It appears I may not be good with money. Well, actually, that is no surprise. I never have been good with money. At all.
So today I decided to put almost all my money in the joint checking account to help cover household expenses. Hubby then takes it and pays bills and stuff. He is very good with money. He barely spends any, except on things that you have to - like fixing the car, groceries, family stuff, that kind of thing. He is good at saving and almost always eats at home.
I love to eat out, go to the movies, avoid cooking, buy new baubles to craft with, you name it. Almost everything I do involves spending some money, I have noticed.
I have noticed this because without having as much money in my checking account, it seems my options are quite limited. They are limited, if my favorite thing is spending money, which it appears to be!!

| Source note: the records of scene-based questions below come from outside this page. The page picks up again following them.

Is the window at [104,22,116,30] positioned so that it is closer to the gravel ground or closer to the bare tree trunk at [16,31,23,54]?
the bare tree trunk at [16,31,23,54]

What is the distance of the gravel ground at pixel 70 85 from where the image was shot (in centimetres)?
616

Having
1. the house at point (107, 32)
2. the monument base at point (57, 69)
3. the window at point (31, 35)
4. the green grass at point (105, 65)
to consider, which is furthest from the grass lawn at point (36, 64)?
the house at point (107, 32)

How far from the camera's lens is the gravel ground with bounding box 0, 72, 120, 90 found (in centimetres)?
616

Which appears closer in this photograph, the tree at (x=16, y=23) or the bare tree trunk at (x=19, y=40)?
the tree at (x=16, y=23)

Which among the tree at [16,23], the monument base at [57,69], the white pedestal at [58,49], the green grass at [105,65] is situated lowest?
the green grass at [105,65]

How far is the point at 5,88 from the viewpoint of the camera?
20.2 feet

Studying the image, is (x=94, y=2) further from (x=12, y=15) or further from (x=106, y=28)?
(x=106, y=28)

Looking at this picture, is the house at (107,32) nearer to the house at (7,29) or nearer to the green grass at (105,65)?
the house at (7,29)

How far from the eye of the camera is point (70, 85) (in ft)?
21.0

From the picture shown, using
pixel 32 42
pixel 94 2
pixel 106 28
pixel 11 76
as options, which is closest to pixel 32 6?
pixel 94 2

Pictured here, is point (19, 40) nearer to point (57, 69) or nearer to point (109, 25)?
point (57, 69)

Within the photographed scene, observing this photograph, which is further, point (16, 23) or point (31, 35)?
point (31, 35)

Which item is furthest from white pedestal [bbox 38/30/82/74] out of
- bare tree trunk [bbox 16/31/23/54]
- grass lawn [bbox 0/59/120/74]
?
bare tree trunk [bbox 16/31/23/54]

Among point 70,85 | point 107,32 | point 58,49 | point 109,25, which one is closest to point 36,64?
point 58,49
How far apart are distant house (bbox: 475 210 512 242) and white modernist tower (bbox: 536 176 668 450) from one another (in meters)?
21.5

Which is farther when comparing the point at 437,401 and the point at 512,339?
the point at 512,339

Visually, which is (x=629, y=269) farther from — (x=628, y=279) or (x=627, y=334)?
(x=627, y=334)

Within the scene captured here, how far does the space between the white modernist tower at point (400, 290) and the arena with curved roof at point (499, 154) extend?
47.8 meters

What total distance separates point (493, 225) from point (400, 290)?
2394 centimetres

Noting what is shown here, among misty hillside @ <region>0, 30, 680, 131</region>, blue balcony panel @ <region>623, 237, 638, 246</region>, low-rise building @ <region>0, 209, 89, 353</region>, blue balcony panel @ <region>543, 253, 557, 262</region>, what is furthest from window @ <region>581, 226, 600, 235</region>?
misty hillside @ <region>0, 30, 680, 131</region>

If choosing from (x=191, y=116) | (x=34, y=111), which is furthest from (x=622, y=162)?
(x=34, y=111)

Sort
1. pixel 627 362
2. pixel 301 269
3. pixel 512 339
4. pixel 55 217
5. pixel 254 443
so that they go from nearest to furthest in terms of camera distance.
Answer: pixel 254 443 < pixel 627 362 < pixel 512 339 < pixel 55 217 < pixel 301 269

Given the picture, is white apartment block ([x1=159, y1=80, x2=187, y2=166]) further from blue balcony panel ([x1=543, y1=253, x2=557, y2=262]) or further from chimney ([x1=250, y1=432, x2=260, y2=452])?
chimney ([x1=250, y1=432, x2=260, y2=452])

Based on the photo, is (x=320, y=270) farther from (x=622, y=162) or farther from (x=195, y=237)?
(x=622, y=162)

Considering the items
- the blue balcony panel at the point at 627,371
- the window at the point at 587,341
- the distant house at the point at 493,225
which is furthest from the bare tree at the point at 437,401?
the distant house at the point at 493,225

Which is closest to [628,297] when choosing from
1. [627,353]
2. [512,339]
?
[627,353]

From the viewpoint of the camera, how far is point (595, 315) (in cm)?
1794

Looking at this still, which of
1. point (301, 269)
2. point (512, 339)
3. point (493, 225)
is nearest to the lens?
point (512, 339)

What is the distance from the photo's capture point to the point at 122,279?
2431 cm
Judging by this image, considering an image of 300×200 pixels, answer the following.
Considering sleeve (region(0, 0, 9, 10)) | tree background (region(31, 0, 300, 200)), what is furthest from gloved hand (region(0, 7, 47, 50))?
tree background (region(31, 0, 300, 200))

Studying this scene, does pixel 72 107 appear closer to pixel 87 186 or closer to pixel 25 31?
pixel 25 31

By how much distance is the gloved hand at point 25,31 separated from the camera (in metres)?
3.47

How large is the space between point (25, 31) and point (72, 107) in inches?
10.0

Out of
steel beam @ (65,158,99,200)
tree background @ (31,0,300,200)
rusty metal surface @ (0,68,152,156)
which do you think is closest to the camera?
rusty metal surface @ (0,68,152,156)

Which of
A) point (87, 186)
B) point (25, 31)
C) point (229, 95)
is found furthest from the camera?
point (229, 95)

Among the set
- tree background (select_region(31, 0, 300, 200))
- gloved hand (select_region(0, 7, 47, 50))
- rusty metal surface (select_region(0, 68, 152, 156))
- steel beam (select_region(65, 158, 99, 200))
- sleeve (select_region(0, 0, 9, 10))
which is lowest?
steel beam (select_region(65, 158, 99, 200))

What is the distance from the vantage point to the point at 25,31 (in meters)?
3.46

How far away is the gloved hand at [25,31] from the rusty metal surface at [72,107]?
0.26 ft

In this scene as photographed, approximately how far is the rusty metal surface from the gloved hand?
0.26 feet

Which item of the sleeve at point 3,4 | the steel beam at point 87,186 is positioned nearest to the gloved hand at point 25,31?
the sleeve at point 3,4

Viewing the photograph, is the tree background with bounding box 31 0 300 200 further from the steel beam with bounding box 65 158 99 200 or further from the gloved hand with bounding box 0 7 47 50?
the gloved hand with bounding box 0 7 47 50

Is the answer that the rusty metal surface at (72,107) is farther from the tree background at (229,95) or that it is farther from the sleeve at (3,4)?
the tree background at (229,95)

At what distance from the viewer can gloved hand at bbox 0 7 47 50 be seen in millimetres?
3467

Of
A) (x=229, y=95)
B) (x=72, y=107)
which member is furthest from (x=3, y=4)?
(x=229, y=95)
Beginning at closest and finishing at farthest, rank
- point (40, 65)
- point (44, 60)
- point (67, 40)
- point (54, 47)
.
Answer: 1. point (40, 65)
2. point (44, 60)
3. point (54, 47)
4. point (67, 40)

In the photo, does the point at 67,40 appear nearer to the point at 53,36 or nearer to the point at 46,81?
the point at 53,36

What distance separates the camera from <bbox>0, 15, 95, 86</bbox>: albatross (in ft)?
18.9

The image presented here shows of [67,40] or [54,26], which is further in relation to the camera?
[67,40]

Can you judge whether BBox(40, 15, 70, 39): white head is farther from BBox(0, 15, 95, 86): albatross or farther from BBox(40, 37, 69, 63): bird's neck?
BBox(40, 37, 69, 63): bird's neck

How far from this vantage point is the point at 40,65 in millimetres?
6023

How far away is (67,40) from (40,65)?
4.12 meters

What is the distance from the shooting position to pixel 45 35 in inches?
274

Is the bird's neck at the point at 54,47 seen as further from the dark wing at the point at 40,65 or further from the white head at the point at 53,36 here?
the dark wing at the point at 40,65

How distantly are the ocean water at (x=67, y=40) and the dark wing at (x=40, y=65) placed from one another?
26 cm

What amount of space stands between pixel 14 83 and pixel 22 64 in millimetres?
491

This is surprising. I didn't think I was that spendy. But I am. I'm very spendy. Without money in my pocket, I don't want to go much of anywhere. There's no adventure in it; no money to spend, no good time to be had.
So I am finding ways to be content at home. I'm reading books from the library. I'm cooking and in fact, cooking well. Hubby is really happy with my progress in Pakistani cooking.
My knife skills are improving. I'm working on my for-profit blog, http://lesscookingstuff.blogspot.com. I put videos and pictures on it. I cross-link it like mad and visit other cooking blogs, where I make comments. I'm hoping someone will click on some of the ads that I have on the blog, or perhaps order something from Amazon.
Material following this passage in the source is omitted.